Do yourself a favor and dont buy this book March 13, 2008 El Kharezmi (USA) 1 out of 1 found this review helpful
Though I am a member of Amazon for years, and purchased many books, this is my first review about a book. It`s 2 am, and I am trying to understand the book`s questions, as a PhD student for hours. I took algorithms course before when I was getting my MS in a different university, where we were using Cormen & Leiserson`s book, I was liking this course and having no problems, I also watched all the MIT OCW`s lectures from Leiserson and the other young professor, and I can say I was totally comfortable with subjects. Algorithm was a course I was liking till I came across with that book. However, this book became my nightmare with its ambiguities, poorly written sentences, ambiguous questions. I asked TA about some questions, and for every and every question I asked, she said `oh yes, this was not clear for other students too, so we thought this may be ...` And the hard part about questions are understanding the question, not solving it. This incidence happened in a 2nd tier(top 30) US university, in a graduate course. What can I say? What is the reason and justification to write such a book? I think, during my life I used over 40 textbooks, this one without doubt is in top 3 in worst text book lists (with Mark Weiss`s Data Structures, and Sedra& Smith`s microelectronics). I am giving two stars because they made at least a website, though I cant say its very helpful, they continue to being ambiguous even in the hints they say. The book is so dull that, by just inspecting introduction which tells Archimed`s history (which became a cliche even in high school books and irrelevant to the introduction and algorithms in general) you can see this. Then look at Sedgewick`s introduction about an efficient algorithm finding prime numbers, Knuth`s introduction about roots of algorithm word etc... I recommend Cormen`s or Sedgewick`s books, actually I cant imagine a worse book than that, if I had written something only that can be worser, but I am not claiming I am a good writer/author (as it can be seen from this review).
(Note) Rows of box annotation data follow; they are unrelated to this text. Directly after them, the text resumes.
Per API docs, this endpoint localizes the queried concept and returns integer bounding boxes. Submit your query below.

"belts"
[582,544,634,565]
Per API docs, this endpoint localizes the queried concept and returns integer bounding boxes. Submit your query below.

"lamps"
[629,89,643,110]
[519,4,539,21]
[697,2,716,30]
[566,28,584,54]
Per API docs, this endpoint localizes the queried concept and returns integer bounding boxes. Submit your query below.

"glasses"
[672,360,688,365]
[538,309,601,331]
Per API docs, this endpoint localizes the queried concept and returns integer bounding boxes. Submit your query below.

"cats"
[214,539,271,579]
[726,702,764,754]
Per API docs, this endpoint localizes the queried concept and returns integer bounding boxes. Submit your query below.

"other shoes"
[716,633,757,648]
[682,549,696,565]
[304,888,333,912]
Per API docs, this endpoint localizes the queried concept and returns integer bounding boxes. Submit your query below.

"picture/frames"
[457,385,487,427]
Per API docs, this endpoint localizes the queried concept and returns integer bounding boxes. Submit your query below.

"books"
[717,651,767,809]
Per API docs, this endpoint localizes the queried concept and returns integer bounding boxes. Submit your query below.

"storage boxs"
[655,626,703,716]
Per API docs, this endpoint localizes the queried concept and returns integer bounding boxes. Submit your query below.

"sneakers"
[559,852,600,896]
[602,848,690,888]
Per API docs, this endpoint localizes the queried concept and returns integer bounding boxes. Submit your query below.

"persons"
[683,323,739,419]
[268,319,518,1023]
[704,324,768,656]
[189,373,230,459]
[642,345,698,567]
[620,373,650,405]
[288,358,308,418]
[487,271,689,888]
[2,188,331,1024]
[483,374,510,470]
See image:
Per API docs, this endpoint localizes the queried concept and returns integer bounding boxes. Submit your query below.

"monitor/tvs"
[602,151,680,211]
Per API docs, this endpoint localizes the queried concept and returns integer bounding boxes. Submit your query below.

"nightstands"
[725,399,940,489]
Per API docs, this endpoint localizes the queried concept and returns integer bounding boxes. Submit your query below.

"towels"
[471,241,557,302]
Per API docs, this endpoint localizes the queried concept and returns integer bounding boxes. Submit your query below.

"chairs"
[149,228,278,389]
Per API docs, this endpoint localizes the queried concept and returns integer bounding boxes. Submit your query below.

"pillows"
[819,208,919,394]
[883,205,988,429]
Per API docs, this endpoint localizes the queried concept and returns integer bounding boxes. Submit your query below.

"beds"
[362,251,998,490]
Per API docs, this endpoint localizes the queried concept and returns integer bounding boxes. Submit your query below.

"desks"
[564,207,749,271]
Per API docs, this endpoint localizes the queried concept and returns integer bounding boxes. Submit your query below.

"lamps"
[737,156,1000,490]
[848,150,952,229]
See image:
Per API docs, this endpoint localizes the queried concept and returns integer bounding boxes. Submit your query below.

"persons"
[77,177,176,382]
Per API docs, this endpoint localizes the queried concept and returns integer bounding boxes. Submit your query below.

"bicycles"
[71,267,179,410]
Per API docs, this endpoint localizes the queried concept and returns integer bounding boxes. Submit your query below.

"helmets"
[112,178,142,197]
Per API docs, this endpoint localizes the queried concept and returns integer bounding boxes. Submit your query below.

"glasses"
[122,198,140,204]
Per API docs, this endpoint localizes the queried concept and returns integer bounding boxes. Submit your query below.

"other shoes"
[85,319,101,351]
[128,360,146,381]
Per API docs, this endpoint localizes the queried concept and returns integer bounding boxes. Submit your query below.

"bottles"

I am sorry for writing such a harsh review, but my advice if you see a course offering this textbook, please refrain for taking the course for your good.
Pick a different book November 29, 2007 Michael A (San Jose, CA USA) 2 out of 3 found this review helpful
I am currently using this book in a course on Algorithm Design and i must say that this is easily one of the worst text books i have every come across. At times it feels that the authors are vague or overfly complex simply for the purpose of feeling good about themselves that they could take a very simple subject and twist it upside down and make it complicated. I'm doing quite well in the course but that is in big part due to my resourcefulness and looking at other places for reference and assistance instead of turning to this text. I think that the most important part of the course is the introduction of the N-NP problems. While reading this section i kept falling back to what Richard Fynman has said about teaching, "If you can't explain a concept to a freshman, you really don't understand the concept". This about summarizes how I feel about the author's of this book, they don't get the concept. I've come across worse books than this, so i can't give it a 1-star rating, but there are PLENTY of books that are much better than this one, so i suggest you look elsewhere.